Apesar das repetidas afirmações de Washington de que o Irão está a ser derrotado, os líderes iranianos planeiam protestos, prometendo continuar a reagir.
“Ninguém mais poderoso do que você poderia eliminar nossa nação. Aqueles que tentaram foram eliminados”, disse o alto funcionário Ali Larijani em uma postagem nas redes sociais na terça-feira.
O Irão tem negado sistematicamente a procura de uma arma nuclear e afirma que o seu programa é pacífico. Após os ataques dos EUA a várias instalações nucleares iranianas importantes em junho de 2025, Trump disse que os EUA tinham “destruído” o programa nuclear do Irão.
O Irão respondeu aos ataques EUA-Israelitas que mataram o líder supremo do país, Ali Khamenei, e mais de 1.250 pessoas com ataques de mísseis e drones contra Israel e em toda a região.
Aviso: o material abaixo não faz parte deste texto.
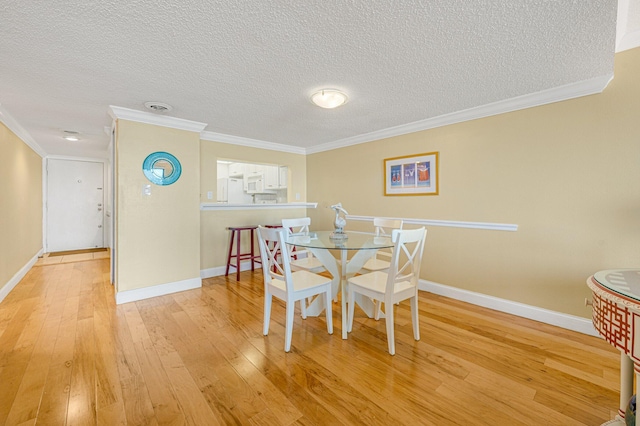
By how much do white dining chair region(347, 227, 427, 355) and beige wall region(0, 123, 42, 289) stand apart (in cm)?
396

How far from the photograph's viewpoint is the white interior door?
215 inches

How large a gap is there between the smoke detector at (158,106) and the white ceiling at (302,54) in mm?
105

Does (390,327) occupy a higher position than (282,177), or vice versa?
(282,177)

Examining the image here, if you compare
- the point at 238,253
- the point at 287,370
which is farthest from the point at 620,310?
the point at 238,253

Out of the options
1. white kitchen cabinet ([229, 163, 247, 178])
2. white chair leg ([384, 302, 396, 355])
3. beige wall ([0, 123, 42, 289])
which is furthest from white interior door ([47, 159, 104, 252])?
white chair leg ([384, 302, 396, 355])

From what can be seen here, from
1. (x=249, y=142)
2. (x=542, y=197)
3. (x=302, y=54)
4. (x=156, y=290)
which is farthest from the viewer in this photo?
(x=249, y=142)

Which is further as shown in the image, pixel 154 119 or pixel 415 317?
pixel 154 119

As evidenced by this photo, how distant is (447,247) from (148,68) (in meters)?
3.33

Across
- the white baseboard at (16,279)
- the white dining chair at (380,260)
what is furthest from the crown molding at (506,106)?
the white baseboard at (16,279)

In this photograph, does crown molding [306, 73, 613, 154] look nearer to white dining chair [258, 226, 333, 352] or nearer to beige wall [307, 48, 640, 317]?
beige wall [307, 48, 640, 317]

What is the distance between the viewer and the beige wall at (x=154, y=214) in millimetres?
2881

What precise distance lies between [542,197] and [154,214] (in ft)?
13.3

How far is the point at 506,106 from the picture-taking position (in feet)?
8.50

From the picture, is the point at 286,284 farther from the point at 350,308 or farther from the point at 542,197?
the point at 542,197
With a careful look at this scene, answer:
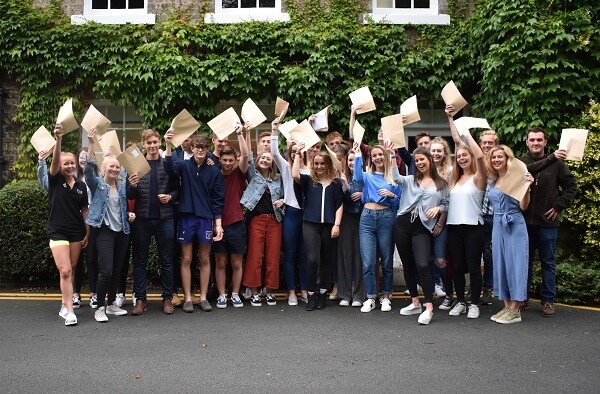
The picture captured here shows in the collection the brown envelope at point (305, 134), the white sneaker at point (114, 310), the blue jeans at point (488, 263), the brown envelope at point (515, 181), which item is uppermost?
the brown envelope at point (305, 134)

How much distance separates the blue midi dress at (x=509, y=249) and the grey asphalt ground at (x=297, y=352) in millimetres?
387

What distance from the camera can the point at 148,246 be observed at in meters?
7.47

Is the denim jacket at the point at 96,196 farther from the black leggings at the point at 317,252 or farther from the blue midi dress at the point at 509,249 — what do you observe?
the blue midi dress at the point at 509,249

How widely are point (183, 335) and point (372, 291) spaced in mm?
2351

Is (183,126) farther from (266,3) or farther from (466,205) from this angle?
(266,3)

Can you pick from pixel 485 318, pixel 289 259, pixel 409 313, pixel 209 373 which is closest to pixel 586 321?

Os militares iranianos atacaram instalações petrolíferas no Golfo e conseguiram fechar o Estreito de Ormuz, uma importante rota marítima para o comércio de energia, fazendo disparar os preços dos combustíveis.
Na noite de segunda-feira, Trump ameaçou o Irão com “morte, fogo e fúria” se os carregamentos de petróleo não fossem autorizados a passar pelo estreito.
Larijani, que é secretário do Conselho Supremo de Segurança Nacional do Irão, respondeu ao presidente dos EUA que o Estreito de Ormuz “será um estreito de paz e prosperidade para todos ou um estreito de derrota e sofrimento para os beligerantes”.
As forças dos EUA continuam a “caçar e atacar navios lançadores de minas” no Golfo, disse o principal general dos EUA, Don Cain.
Trump sugeriu na semana passada que a Marinha dos EUA poderia acompanhar os petroleiros através do estreito para garantir a segurança.
Mas Kaine indicou na terça-feira que a decisão de usar os militares dos EUA para reabrir a hidrovia não foi tomada.
“Se a escolta for designada, analisaremos uma série de opções para definir as condições militares para podermos fazer isso”, disse ele.
Na semana passada, Israel atingiu depósitos de petróleo em Teerão, provocando incêndios e enormes nuvens de fumo por toda a cidade. A medida foi criticada por alguns defensores ferrenhos da guerra.
Hegseth reconheceu que Israel tem os seus próprios objectivos para o conflito.
Um ataque à infra-estrutura energética do Irão não era “necessariamente” um objectivo dos EUA, disse ele.
“Israel é um parceiro realmente forte neste esforço. Onde eles tinham objetivos diferentes, eles os perseguiram. Em última análise, nos concentramos em nós mesmos”, disse o chefe do Pentágono.
Embora Hegseth delineasse objectivos específicos para a guerra, Trump está a mudar os objectivos – da “liberdade” para os iranianos à instalação de um líder iraniano com um regime disposto a responder às exigências dos EUA e de Israel.
Questionado sobre quanto tempo a guerra iria durar, Hegseth disse: “O presidente tem um objetivo específico a alcançar, e é nosso trabalho cumprir isso incansavelmente. Agora, ele controla o acelerador. Ele decide.”